PROVINCE OF PACIFICADOR
San Francisco de Macoris, the capital of the province, is about 85 miles northwest of Santo Domingo City and occupies the site of a fort established by Ovando in 1504 and known as the fort of La Magdalena. It was founded in 1774 around a chapel dedicated to St. Ann which stood on a ranch called San Francisco. Lying in a fertile district formerly devoted to tobacco and now one of the chief cacao regions of the island, it is a town of considerable business.

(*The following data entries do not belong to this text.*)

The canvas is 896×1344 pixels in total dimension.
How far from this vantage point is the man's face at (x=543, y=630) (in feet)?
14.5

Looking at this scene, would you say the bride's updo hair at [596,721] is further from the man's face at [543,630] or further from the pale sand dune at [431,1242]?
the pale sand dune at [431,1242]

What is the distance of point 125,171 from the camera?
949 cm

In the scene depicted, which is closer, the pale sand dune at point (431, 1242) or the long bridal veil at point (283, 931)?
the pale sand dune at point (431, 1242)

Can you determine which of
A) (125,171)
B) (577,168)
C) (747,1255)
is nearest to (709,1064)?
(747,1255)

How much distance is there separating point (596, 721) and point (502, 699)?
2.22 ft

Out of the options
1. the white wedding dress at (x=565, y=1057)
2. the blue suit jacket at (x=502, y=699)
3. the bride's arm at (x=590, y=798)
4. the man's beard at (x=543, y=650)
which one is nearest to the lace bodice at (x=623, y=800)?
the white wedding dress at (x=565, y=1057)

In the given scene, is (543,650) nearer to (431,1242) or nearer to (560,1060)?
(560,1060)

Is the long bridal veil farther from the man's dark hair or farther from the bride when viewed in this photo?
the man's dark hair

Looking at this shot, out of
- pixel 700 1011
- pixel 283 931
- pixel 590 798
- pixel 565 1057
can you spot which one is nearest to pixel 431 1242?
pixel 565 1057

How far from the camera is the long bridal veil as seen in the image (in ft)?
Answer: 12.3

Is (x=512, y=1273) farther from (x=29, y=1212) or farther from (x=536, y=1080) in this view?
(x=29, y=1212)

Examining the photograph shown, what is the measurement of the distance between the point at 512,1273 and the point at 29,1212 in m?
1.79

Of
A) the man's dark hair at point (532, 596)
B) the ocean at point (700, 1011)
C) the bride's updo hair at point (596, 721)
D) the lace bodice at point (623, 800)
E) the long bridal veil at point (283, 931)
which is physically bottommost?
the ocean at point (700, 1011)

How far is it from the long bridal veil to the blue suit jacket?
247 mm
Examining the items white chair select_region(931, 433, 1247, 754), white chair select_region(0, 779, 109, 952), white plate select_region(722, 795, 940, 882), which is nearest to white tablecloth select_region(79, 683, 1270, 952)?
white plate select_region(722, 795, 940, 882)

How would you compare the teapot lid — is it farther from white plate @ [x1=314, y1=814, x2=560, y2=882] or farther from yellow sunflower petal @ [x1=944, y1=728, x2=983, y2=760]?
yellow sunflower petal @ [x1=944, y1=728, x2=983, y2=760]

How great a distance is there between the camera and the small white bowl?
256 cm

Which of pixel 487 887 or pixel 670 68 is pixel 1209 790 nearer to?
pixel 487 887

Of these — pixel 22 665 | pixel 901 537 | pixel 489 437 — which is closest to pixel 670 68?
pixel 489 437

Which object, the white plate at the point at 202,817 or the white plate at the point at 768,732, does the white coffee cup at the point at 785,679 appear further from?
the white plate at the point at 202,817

It is also called Macoris del Norte, to distinguish it from San Pedro de Macoris, which is called Macoris del Este.
Villa Rivas, on the Samana-Santiago Railroad, 19 miles from Samana bay, was formerly called Almacén, or Storehouse, because here was situated, before the railroad was built, a warehouse for the storage of merchandise imported and exported by way of Samana and the Yuna river.
The other towns, all of recent foundation, are Matanzas, a fishing village on the edge of a cacao district on the northeast coast, and three villages named after heroes of the War of Restoration: Cabrera on the coast at Tres Amarras point; Castillo, 8 miles west of Rivas; and Pimentel, formerly called Barbero, a station on the Samana-Santiago Railroad and the center of an important cacao zone.